Laguerre-Gaussian pulses for spin-polarized ion beam acceleration

Polarized particle sources have a plethora of applications, ranging from deep-inelastic scattering to nuclear fusion. One crucial challenge in laser-plasma interaction is maintaining the initial polarization of the target. Here, we propose the acceleration of spin-polarized Helium-3 from near-critical density targets using high-intensity Laguerre-Gaussian laser pulses. Three-dimensional particle-in-cell simulations show that Magnetic Vortex Acceleration with these modes yields higher polarization on the 90%-level compared to conventional Gaussian laser pulses, while also providing low-divergence beams.

💡 Research Summary

The paper investigates a novel scheme for accelerating spin‑polarized helium‑3 ions using high‑intensity Laguerre‑Gaussian (LG) laser pulses, specifically the ℓ = 1, p = 0 mode. The authors motivate the work by noting that polarized particle beams are essential for a range of applications—from deep‑inelastic scattering experiments to enhanced cross‑sections in nuclear fusion—but that preserving the initial spin polarization during laser‑plasma interaction remains a major challenge. Conventional magnetic vortex acceleration (MVA) driven by a single Gaussian pulse suffers from strong azimuthal magnetic fields near the laser axis, which cause rapid spin precession and thus reduce the final polarization. Dual‑pulse MVA schemes have partially mitigated this problem but are experimentally cumbersome because they require precise alignment of two side‑by‑side beams.

The authors propose that the unique field topology of an LG pulse can naturally generate a more favorable environment for spin preservation. An ℓ = 1 LG beam possesses a doughnut‑shaped intensity profile, with zero electric and magnetic field on the optical axis and a radial dependence a(r) ∝ r exp(−r²/w₀²). This leads to a ponderomotive force that pushes plasma electrons outward for r > w₀ while simultaneously focusing ions toward the axis. The resulting plasma channel forms a well‑defined filament along the laser propagation direction, and the azimuthal magnetic field Bθ generated by the filament is weak near r ≈ 0. Consequently, ions that remain close to the axis experience only a small spin‑precession frequency Ω, preserving their initial polarization.

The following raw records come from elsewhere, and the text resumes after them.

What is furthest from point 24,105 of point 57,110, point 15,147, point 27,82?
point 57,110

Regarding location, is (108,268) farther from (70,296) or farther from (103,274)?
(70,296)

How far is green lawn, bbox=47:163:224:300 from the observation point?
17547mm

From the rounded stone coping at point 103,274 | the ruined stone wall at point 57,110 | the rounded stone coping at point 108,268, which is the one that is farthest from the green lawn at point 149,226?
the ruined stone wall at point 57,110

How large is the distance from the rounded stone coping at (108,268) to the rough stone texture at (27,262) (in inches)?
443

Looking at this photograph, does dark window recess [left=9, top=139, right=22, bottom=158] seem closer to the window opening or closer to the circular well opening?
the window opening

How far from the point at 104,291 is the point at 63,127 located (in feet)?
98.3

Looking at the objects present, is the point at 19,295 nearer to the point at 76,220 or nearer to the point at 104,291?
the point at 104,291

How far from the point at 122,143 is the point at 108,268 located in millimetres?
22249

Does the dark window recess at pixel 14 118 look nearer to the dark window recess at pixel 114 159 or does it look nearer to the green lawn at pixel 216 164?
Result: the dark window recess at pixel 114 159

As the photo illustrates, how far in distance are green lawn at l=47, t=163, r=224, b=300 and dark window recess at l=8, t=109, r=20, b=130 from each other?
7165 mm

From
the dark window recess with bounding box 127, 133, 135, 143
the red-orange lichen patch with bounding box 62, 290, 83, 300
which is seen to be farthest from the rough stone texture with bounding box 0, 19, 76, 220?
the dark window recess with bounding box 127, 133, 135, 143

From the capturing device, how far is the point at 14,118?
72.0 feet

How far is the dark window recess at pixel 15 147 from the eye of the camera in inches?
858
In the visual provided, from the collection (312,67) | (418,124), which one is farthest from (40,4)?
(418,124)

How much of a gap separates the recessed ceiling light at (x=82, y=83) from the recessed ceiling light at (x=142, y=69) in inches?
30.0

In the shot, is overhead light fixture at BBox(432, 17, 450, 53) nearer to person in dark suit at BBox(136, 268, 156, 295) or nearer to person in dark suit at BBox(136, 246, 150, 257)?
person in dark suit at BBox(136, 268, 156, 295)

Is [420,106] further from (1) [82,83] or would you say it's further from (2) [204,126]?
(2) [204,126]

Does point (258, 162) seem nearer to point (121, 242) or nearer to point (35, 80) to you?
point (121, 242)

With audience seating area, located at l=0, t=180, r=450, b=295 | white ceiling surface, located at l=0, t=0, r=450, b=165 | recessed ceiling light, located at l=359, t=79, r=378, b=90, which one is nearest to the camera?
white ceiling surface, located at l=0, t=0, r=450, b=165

To test this concept, three‑dimensional particle‑in‑cell (PIC) simulations were performed with the fully electromagnetic VLP‑L code. The simulation box measured 120 × 60 × 60 λ³ (λ = 800 nm), with a grid spacing of hx = 0.05 λ and hy = hz = 0.125 λ, and a time step Δt = hx/c. The laser pulse had a focal spot of 6 λ, a duration of 20 fs, and a normalized vector potential a₀ varied from 20 to 50. The target was a pre‑polarized helium‑3 slab of 60 λ thickness at a density of 0.3 ncr (critical density). Spin dynamics were incorporated via the Thomas‑Bargmann‑Michel‑Telegdi (T‑BMT) equation, using the anomalous magnetic moment a ≈ −4.184 appropriate for He‑3 nuclei.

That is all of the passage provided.